(Task to carry out): Copy out, unchanged, the lines of the data from the one containing "In the photo, between" through the end of the data, both ends included.

(Dataset records):
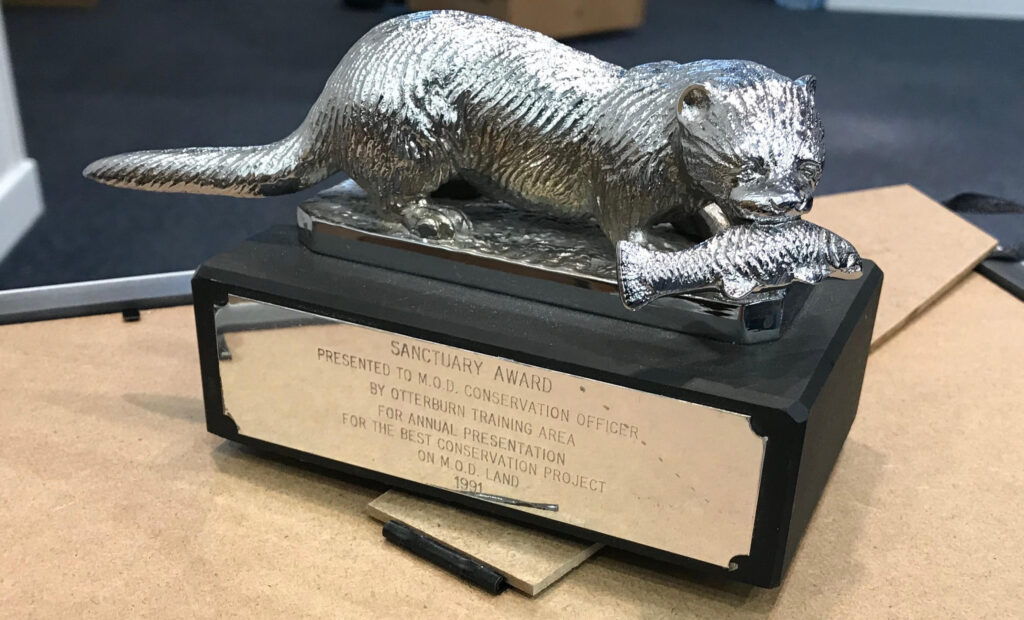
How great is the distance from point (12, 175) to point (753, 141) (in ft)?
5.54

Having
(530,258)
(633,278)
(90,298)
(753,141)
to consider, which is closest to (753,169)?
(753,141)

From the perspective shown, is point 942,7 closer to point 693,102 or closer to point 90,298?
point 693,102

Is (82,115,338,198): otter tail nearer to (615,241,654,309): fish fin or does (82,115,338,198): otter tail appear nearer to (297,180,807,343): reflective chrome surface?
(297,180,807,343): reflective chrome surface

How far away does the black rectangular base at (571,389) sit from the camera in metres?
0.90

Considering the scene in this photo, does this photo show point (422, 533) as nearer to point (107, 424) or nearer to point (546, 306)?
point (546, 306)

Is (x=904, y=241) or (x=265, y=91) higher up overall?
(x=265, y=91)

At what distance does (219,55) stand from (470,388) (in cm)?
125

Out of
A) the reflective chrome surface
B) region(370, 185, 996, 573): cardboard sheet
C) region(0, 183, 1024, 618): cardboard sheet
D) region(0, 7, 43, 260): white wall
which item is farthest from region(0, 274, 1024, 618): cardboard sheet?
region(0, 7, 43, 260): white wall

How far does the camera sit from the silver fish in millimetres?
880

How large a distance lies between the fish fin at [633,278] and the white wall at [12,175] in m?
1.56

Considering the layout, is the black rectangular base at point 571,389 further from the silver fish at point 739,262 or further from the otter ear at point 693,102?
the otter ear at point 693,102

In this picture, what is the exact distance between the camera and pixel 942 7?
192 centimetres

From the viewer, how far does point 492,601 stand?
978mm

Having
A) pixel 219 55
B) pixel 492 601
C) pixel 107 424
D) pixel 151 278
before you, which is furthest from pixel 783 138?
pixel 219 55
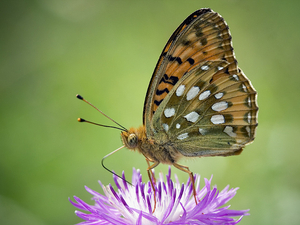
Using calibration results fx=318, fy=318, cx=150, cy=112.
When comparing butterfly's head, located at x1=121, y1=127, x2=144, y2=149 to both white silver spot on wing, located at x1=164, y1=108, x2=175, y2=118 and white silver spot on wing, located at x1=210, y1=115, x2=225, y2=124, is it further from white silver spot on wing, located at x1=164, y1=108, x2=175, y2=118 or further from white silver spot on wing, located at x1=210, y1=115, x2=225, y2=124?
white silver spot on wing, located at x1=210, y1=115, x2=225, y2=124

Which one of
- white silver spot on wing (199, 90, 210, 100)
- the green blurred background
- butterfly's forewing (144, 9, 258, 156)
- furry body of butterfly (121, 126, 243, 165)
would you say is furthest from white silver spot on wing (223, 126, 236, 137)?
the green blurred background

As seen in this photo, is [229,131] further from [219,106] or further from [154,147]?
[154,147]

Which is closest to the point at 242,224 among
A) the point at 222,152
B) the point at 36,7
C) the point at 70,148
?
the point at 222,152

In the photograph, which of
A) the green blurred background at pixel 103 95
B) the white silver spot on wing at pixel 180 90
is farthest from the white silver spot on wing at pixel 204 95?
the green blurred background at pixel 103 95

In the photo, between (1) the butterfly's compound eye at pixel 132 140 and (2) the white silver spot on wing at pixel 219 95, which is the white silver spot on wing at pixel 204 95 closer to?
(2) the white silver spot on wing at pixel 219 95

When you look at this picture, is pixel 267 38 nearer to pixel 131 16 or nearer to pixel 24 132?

(Solution):
In the photo, between (1) the butterfly's compound eye at pixel 132 140 and (2) the white silver spot on wing at pixel 219 95, which is the white silver spot on wing at pixel 204 95 closer to?
(2) the white silver spot on wing at pixel 219 95

When you look at this picture, is pixel 267 38 nearer to pixel 131 16 or nearer to pixel 24 132?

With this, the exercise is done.